To begin with, there’s the title.  For some reason, it speaks to me.  She is confessing her clean little secret, and really, she’s proud of it.  I guess part of me really wants to be an organized housewife, just like her.

So what does she offer? Plenty!  Here is a breakdown of the gems to be found in this book:

- pep talks that work.  Really.  After reading this book I often come away actually excited about cleaning and organizing my house.  She points out that by working on improving your technique, you raise houswork out of the mundane into a craft. She also discusses the benefits of having a clean and orderly house, including the feelings of peace and enjoyment of the home.  To me, this is a frugal thought: if we like being at home, we will be less driven to leave it for expensive alternatives.

- six “Basic Organizing Principles” including: Think Before You Act, wherein you stop working by habit and instead think through all the steps of a project or day or organization of a room, looking for the most logical time-saving way to approach it; Discard and Sort, wherein you de-clutter each area of your home so that there is “a place for everything and everything in its place” and everything you have on hand is useful and used; Group, which is pretty self-explanatory, except that she often groups by use instead of by type so that you might keep all your baking spices with your baking stuff and all your savoury spices near the stove if that’s where you use them, instead of keeping all your spices together; Be Motion Minded, considering how you move in a room, and saving time by putting things close at hand; Use Your Accrued Benefits, wherein you learn that it makes more sense to iron 6 shirts at a time, than to iron one shirt at a time six times; Do it Daily, so that things don’t get out of hand; and finally, become an “Indoor Scout“, leaving a room better than you found it each time.

- advice for building your own planner that will accomodate your and your family’s needs.

- efficient ways of moving through the house methodically so that you’re not re-tracing your steps or wasting time.  The coolest idea here is her housework cart that she uses, like a hotel chambermaid.  It’s totally collapsable and handles garbage, laundry, sorting of “stuff”, and cleaning all in one amazing little buggy!  Seriously, I’m building me one of these.

There’s lots of other tips here, many of which involve using labelled containers to sort stuff in cupboards, etc., but you should really read the book if you want to get into that much detail.

I’ll end with the most reassuring part of the book, the second-last chapter which is called “Where to Start”.  In case you have a tendancy to get massively overwhelmed by books like this, she has a little checklist with the basics that should be covered before you move on to more ambitious home organization projects.  The basics:

- I am able to keep the house picked up; check, for the most part.

- I am able to keep the laundry current; check.

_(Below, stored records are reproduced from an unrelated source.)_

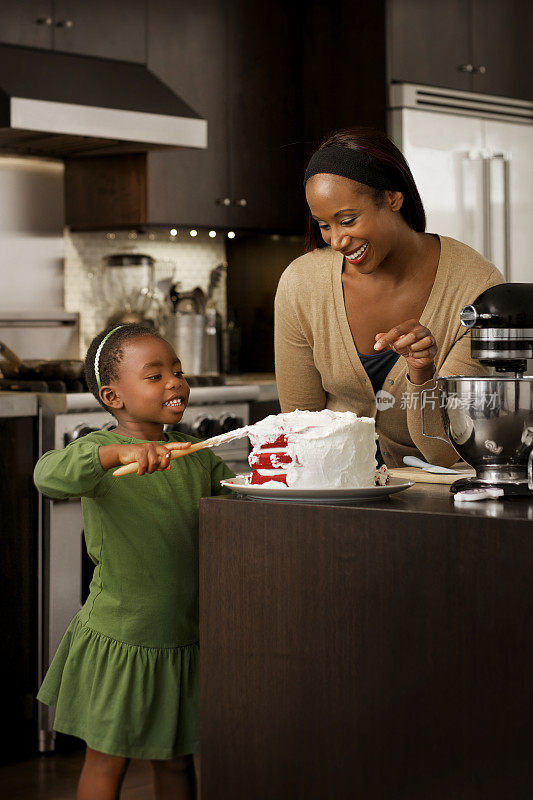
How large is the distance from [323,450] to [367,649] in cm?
24

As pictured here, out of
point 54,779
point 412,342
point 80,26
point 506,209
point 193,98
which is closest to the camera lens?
point 412,342

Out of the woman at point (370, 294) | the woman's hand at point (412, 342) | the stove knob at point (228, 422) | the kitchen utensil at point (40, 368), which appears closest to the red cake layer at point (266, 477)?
the woman's hand at point (412, 342)

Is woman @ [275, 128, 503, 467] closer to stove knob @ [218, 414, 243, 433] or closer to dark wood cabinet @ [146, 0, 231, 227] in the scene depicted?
stove knob @ [218, 414, 243, 433]

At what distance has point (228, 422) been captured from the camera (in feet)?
11.6

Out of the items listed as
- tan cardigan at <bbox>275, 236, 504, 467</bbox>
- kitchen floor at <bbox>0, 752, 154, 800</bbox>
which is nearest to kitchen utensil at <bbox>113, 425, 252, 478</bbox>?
tan cardigan at <bbox>275, 236, 504, 467</bbox>

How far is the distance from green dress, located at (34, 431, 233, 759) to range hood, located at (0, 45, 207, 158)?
181 cm

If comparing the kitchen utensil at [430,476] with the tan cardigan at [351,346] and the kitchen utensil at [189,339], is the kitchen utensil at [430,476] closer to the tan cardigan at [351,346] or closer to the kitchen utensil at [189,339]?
the tan cardigan at [351,346]

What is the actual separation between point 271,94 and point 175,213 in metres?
0.67

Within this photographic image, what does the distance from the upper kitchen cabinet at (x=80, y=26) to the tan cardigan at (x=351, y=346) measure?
1.86 m

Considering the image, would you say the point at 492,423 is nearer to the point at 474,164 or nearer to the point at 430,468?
the point at 430,468

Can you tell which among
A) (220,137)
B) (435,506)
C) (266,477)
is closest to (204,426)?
(220,137)

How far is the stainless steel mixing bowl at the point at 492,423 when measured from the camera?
138 cm

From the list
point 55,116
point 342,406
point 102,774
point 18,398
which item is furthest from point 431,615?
point 55,116

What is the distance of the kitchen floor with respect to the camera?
2.63 metres
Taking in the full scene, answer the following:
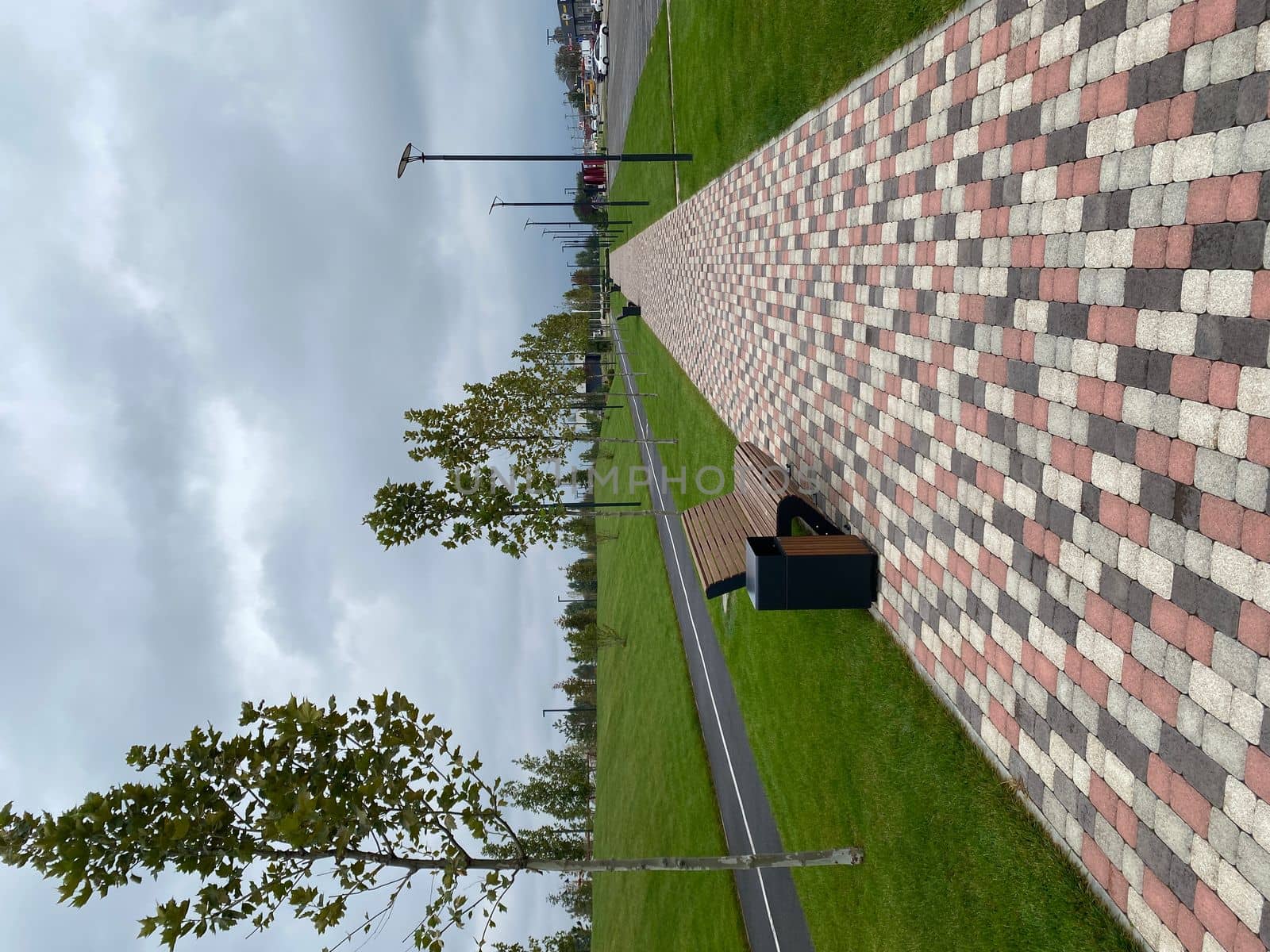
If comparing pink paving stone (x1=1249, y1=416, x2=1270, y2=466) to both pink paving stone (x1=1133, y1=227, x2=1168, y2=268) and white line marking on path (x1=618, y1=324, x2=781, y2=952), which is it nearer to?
pink paving stone (x1=1133, y1=227, x2=1168, y2=268)

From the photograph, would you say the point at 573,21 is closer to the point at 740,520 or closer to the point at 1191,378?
the point at 740,520

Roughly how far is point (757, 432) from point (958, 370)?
5648 millimetres

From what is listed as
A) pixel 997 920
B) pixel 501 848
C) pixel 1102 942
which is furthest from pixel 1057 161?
pixel 501 848

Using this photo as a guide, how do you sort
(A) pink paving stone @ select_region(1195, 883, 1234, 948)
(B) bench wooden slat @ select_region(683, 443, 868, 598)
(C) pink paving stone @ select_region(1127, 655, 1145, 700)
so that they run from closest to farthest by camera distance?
1. (A) pink paving stone @ select_region(1195, 883, 1234, 948)
2. (C) pink paving stone @ select_region(1127, 655, 1145, 700)
3. (B) bench wooden slat @ select_region(683, 443, 868, 598)

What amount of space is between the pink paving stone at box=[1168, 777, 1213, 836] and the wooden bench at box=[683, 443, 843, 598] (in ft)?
12.9

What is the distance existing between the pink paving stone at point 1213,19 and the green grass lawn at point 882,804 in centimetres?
456

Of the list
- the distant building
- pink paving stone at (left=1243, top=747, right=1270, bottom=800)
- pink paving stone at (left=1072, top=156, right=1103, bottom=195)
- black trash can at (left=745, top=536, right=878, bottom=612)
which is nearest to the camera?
pink paving stone at (left=1243, top=747, right=1270, bottom=800)

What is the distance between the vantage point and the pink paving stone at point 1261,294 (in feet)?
10.3

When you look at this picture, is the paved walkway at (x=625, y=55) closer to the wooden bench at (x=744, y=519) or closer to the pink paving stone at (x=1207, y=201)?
the wooden bench at (x=744, y=519)

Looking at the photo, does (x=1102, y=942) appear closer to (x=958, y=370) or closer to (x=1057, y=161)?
(x=958, y=370)

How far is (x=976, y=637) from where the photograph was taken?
540 cm

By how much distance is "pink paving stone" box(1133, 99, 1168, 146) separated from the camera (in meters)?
3.63

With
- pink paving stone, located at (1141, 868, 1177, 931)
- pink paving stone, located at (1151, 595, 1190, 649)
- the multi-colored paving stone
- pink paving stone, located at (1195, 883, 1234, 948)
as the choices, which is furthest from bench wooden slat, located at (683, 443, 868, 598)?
pink paving stone, located at (1195, 883, 1234, 948)

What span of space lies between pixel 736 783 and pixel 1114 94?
35.8 feet
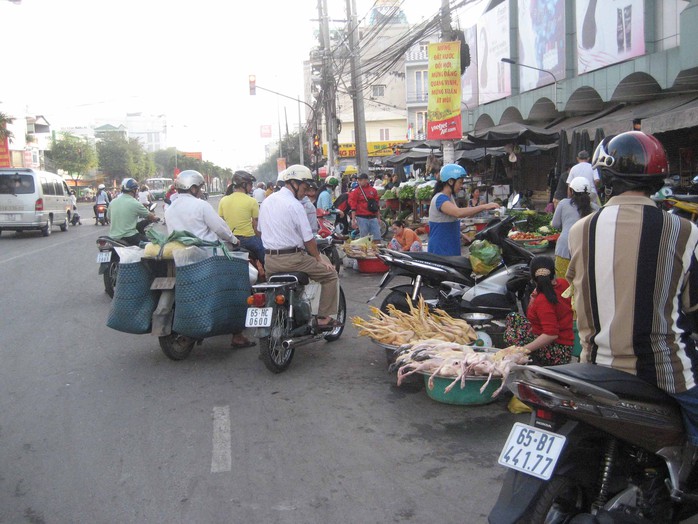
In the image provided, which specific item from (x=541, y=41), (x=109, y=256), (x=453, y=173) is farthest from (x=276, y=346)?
(x=541, y=41)

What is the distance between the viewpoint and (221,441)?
189 inches

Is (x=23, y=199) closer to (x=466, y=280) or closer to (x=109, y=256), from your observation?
(x=109, y=256)

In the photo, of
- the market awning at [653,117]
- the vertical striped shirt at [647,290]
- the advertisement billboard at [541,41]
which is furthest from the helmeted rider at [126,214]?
the advertisement billboard at [541,41]

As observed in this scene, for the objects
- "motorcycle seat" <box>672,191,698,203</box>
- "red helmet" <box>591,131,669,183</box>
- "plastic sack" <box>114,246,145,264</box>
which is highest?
"red helmet" <box>591,131,669,183</box>

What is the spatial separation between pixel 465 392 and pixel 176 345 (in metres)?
3.12

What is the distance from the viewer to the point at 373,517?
3686 millimetres

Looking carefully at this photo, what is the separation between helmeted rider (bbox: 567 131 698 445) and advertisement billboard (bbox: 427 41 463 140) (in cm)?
1107

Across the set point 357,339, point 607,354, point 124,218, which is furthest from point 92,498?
point 124,218

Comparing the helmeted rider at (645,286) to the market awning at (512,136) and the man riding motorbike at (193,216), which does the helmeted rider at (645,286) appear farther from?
the market awning at (512,136)

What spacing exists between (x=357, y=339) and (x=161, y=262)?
2.41 meters

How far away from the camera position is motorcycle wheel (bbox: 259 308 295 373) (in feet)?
20.4

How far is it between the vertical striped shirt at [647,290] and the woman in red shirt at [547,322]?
240 cm

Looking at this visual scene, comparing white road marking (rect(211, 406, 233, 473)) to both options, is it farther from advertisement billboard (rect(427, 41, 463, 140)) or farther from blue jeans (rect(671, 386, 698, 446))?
advertisement billboard (rect(427, 41, 463, 140))

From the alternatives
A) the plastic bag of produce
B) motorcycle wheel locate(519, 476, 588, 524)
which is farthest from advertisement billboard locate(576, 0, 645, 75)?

- Meals are well-prepared and served regularly; check

- The kitchen is usually in good order; thanks to my partner doing the dishes every night, this is also a check

- Bathrooms are cleaned and straightened regularly; this is a new one, but I’m doing pretty checking good on it so far

- I am able to keep entry areas clean and tidy; hmmm

Well, I’m doing pretty good on 5 out of 6, so maybe the entry way is a good place to start.  In any case, I’m very reassured that I am winning at 5 of these basics.  Her recipe for starting a new level of cleanliness is to give yourself and your family six weeks to get used to it.

So, starting today I will aim to keep my entry area clean and tidy, thus basically completing all six of her basics, and preparing to enter a new level of household organization.

That is, until Tiny Baby arrives.  After that, I make no promises.